To establish a rapid and sensitive ultra performance liquid chromatography tandem mass spectrometry (UPLC-MS/MS) method for the determination of concentration of nintedanib and its metabolite BIBF 1202 in rat plasma. The nintedanib and its metabolite and the internal standard (diazepam) were separated on an Acquity UPLC BEH C18 chromatography column (2.1 mm×50 mm, 1.7 μm) using gradient elution with a mobile phase of acetonitrile and 0.1% formic acid in water at a flow rate of 0.30 mL/min. The detection was performed on a triple quadrupole tandem mass spectrometer by multiple reaction monitoring (MRM) mode to monitor the precursor-to-product ion transitions of m/z540.3→113.1 for nintedanib, m/z526.3→113.0 for BIBF 1202 and m/z285.3→193.1 for diazepam (IS) using a positive electrospray ionization interface. The method was validated for 1.0-200 ng/mL for nintedanib and 0.5-100 ng/mL for BIBF 1202 using 100 μL of plasma sample. Total time for each chromatograph was 3.0 min.
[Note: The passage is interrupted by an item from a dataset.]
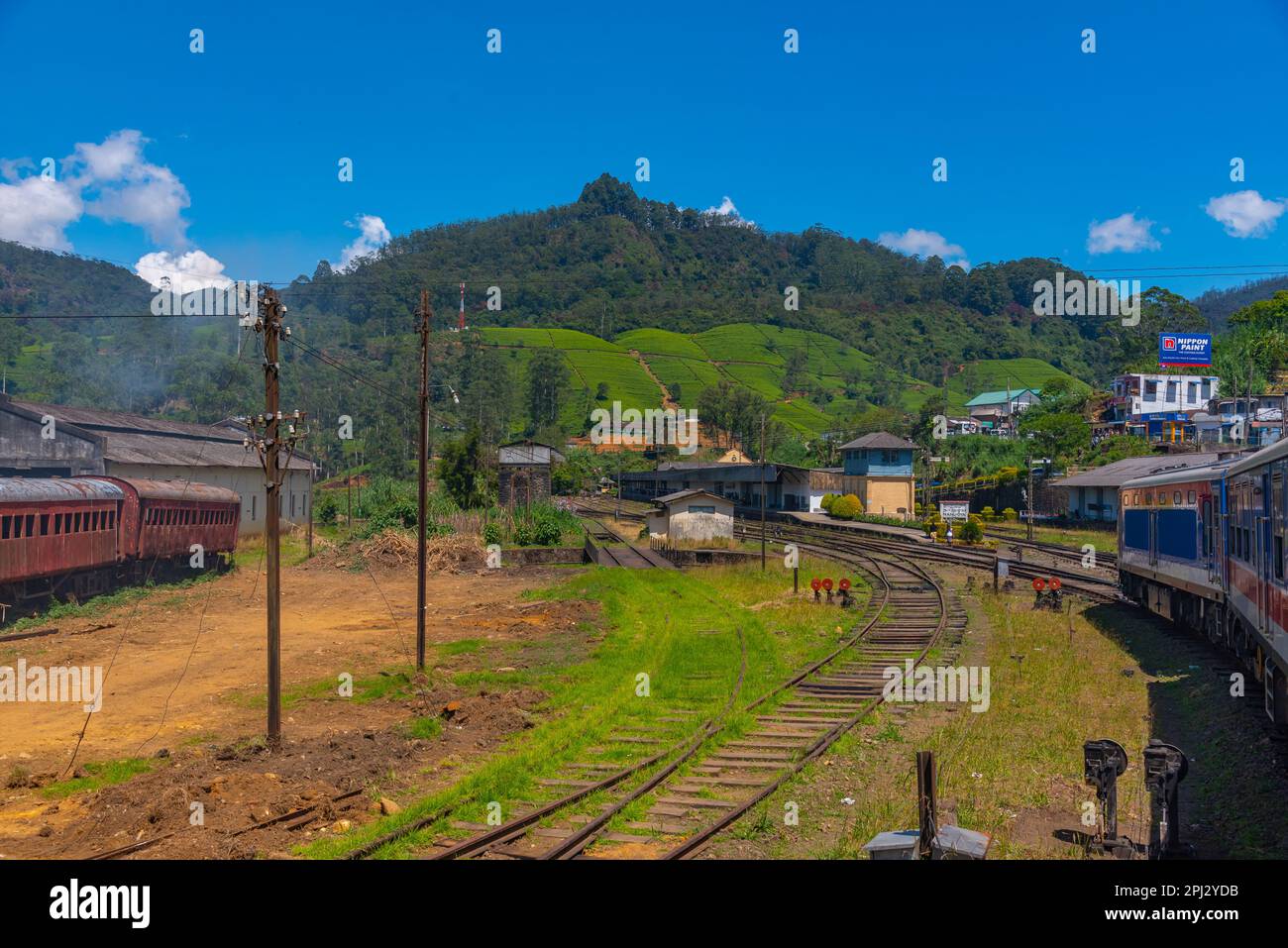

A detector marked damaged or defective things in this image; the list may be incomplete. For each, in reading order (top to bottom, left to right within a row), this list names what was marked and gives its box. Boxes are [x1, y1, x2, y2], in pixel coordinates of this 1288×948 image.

rusty train carriage [0, 474, 241, 615]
The intra- and inter-day precision and accuracy of the quality control samples at low, medium, and high concentration levels exhibited relative standard deviations (RSD) <10.8% and the accuracy values ranged from -11.9% to 10.4%. The method was successfully applied to a pharmacokinetic study of nintedanib and BIBF 1202 in rats after oral administration of nintedanib.
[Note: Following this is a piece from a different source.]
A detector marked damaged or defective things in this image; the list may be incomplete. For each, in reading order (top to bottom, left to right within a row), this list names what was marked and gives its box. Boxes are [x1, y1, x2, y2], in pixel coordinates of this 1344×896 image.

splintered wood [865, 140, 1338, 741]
Population pharmacokinetics of nintedanib, an inhibitor of tyrosine kinases, in patients with non-small cell lung cancer or idiopathic pulmonary fibrosis
Cancer Chemother Pharmacol 2018 Jan;81(1):89-101.PMID:29119292DOI:10.1007/s00280-017-3452-0.
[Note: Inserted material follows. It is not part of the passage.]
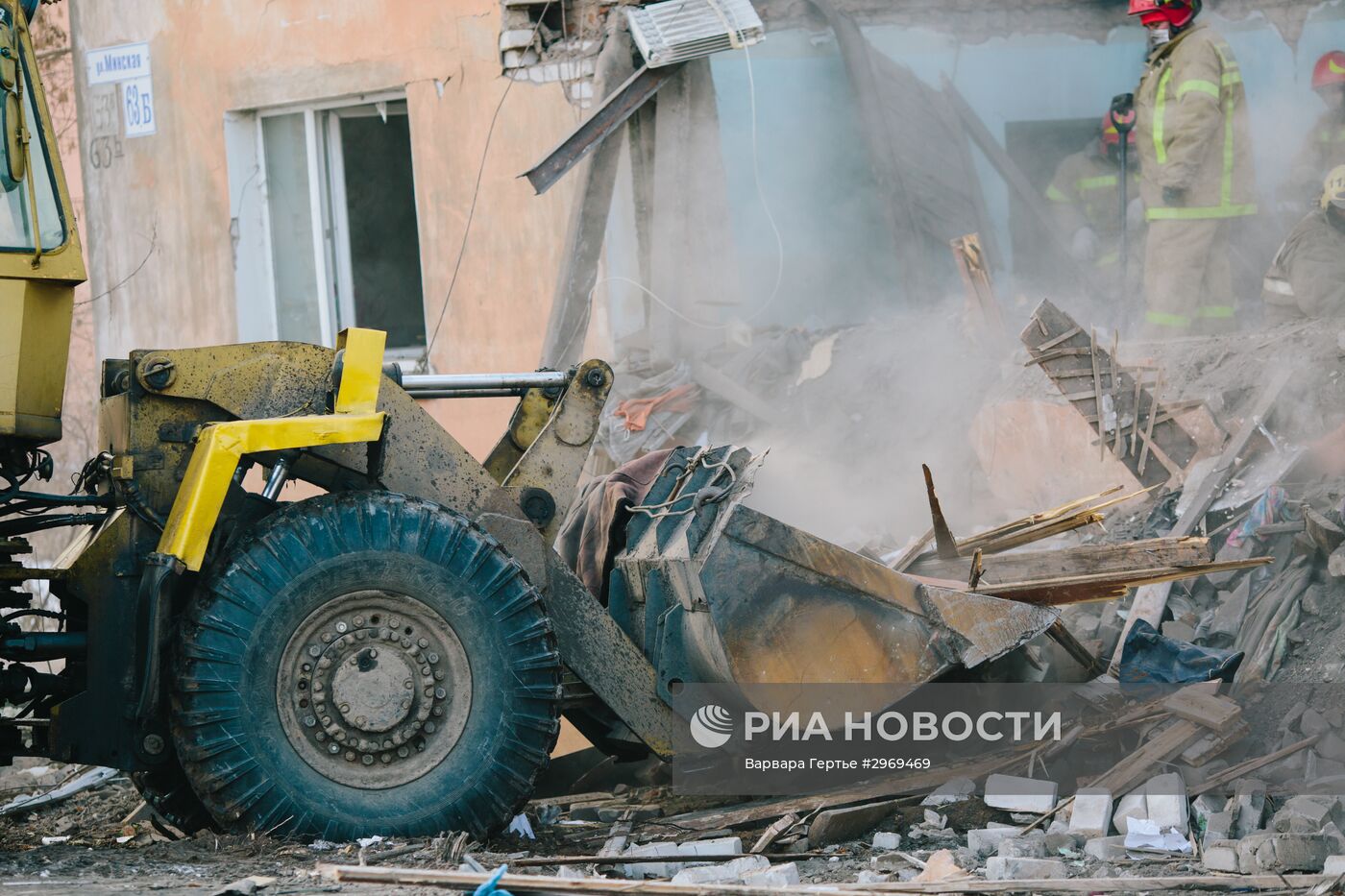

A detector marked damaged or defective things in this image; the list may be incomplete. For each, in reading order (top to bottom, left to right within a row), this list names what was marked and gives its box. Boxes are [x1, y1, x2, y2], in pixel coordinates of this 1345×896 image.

bent metal [734, 707, 1061, 741]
Purpose: A population pharmacokinetic model was developed for nintedanib in patients with non-small cell lung cancer (NSCLC) or idiopathic pulmonary fibrosis (IPF). The effects of intrinsic and extrinsic patient factors on exposure of nintedanib and its main metabolite BIBF 1202 were studied. Methods: Data from 1191 patients with NSCLC (n = 849) or IPF (n = 342) treated with oral nintedanib (once- or twice-daily, dose range 50-250 mg) in 4 Phase II or III studies were combined. Plasma concentrations of nintedanib (n = 5611) and BIBF 1202 (n = 5376) were analyzed using non-linear mixed-effects modeling. Results: Pharmacokinetics of nintedanib were described by a one-compartment model with linear elimination, first-order absorption, and absorption lag time. For a typical patient, the absorption rate was 0.0827 h-1, apparent total clearance was 897 L/h, apparent volume of distribution at steady state was 465 L, and lag time was 25 min. Age, weight, smoking, and Asian race were statistically significant covariates influencing nintedanib exposure, but no individual covariate at extreme values (5th and 95th percentiles of baseline values for continuous covariates) resulted in a change of more than 33% relative to a typical patient. Pharmacokinetics and covariate effects for BIBF 1202 were similar to nintedanib. Mild or moderate renal impairment and mild hepatic impairment (classified by transaminase or bilirubin increase above the upper limit of normal) or underlying disease had no significant effects on nintedanib pharmacokinetics. Conclusions: This model adequately described the pharmacokinetic profile of nintedanib in NSCLC and IPF populations and can be used for simulations exploring covariate effects and exposure-response analyses.